There are many studies implicating the change of elastic (young’s) modulus in OA chondrocytes, but it has not reached its agreement, whether hardening or softening, whereas the reviewer mentioned “clinical” stiffness, which we interpret as cartilage or matrix stiffness, can be assumed as a highly sensitive marker for OA, see lines 272-279. A global systemic or joint stiffness can be modified by application of glucocorticoids in arthritis patients, but there are barely any study investigating global systemic or joint stiffness in relation to chondrocyte stiffness in OA patients, which is also not part of our study. But as an example for this issue, Ahmed et al. 2012 linked the progression of joint stiffness in experimental OA mice to proteasome activity by inhibition with MG132 (DOI: 1016/j.pain.2011.08.001).

Comment 10: [Line 190: The critical roles of ion channels should be described in the Introduction. Here the authors should present a reference.]

Lines 74 – 79 have been added in the introduction to summarize roles of PIEZO1, 2 und TRPV4.

Comment 11: [Figure 5, line 306: According to ddCt method the control value should be equal to 1. Therefore, the corrected results may not support the authors statement. The calculations should be corrected. As the number of patients was less than 30, the non-parametric statistics should be used while the graphs should be constructed using box and violin approach.]

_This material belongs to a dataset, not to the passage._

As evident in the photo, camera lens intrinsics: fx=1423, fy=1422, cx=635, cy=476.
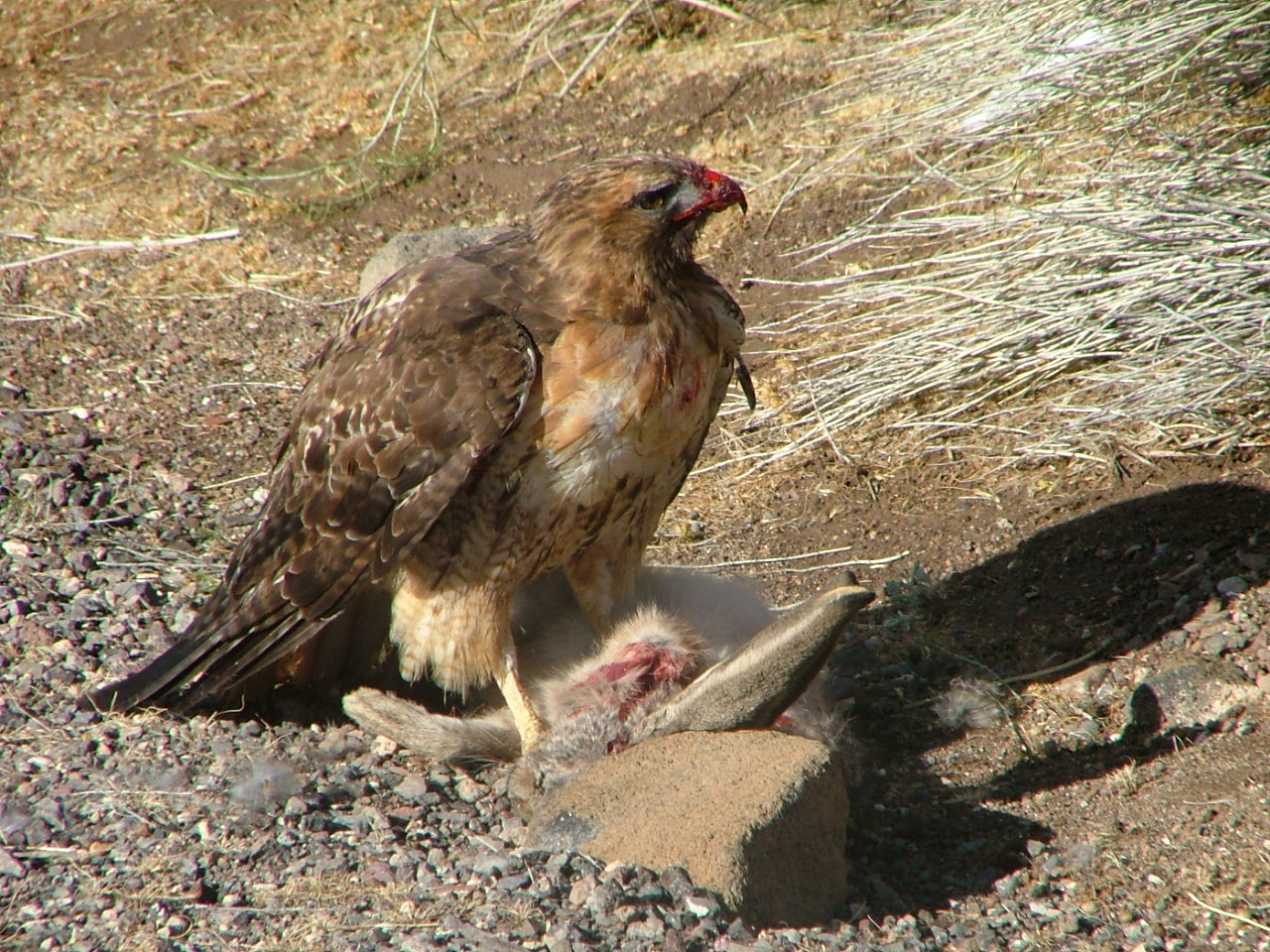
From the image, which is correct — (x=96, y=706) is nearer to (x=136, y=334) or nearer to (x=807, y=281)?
(x=136, y=334)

Here we want to thank the reviewer for the valuable opinion. In correction as the reviewer suggested, we re-run the statistics on the delta CT data. Due to a clear distribution in QQ-Plot (see attached file Figure 2) and confirmed by normality tests, we applied one way ANOVA and found significant MMP1 modulation, which fits the preliminary results from our following unpublished study. Therefore, we have rewritten the passages: Results, Discussion and Conclusion and changed figure 5. But to verify the data results, we also applied Friedmanns test and Wilcons test and obtained the same results like in ANOVA, which speaks for the reliability of data as shown in the revised manuscript. 

Comment 12: [Lines 261,263,265: The abbreviation for PCM should be disclosed.]

The word “pericellular matrix” is now introduced in line 280.

Comment 13: [Line 325, 337: The number of patients used in these experiments should be indicated.]

as commented in Comment 2, we added number of patients in the different sections. 

Comment 14 [Line 420-441: The detailed protocol of PCR examination should be presented.]

Detailed protocol was followed analogous to previous reports of our group, references see line 511

Comment 15: [Lines 442-448: As the number of patients was less than 30, the non-parametric statistics should be used while the graphs should be constructed using box and violin approach.]

see our answer in Comment 11. 

Comment 16: [The conclusion should be rewritten in accordance with corrections applied.]

See Line 542 - 549: Conclusion has been adjusted. 

Author Response File: Author Response.docx

Round 2

Reviewer 1 Report

Comments and Suggestions for Authors

I reviewed the manuscript again, and for me the revision done by the authors is okay.